● YOUR TASK
Every line from the one containing "Exploring the experiences" through the last line below should be reproduced exactly; please include nothing else.

● DATA FOR THE TASK
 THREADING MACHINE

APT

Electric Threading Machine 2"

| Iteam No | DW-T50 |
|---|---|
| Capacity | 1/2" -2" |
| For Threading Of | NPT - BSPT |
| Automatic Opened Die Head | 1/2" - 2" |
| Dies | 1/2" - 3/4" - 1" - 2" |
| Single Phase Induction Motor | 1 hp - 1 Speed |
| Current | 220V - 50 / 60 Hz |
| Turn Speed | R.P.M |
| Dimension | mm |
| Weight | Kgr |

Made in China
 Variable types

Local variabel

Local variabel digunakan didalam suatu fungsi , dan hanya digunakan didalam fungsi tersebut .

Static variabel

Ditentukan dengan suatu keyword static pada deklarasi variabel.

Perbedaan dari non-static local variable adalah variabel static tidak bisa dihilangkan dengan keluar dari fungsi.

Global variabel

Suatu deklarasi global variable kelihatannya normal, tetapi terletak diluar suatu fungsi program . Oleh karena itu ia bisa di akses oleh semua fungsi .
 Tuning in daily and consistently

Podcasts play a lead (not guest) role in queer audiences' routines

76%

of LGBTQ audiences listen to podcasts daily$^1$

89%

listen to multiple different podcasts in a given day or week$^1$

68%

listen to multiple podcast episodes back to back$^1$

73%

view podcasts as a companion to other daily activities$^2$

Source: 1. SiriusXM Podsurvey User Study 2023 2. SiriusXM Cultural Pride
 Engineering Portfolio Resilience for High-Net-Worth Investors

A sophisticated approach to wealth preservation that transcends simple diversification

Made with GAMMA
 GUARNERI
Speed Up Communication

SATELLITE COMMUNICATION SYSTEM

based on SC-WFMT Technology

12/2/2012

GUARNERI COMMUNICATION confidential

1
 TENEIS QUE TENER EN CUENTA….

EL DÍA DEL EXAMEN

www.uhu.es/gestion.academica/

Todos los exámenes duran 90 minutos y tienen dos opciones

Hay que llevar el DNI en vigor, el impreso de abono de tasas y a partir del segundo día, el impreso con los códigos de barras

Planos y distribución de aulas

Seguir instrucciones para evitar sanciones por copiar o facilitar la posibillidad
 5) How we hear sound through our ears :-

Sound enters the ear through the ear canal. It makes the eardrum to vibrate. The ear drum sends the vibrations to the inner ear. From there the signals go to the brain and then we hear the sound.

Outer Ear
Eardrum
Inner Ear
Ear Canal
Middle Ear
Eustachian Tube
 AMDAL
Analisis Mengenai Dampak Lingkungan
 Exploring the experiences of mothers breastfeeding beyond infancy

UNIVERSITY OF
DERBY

● REPLY TO THE EXERCISE
 Exploring the experiences of mothers breastfeeding beyond infancy

UNIVERSITY OF
DERBY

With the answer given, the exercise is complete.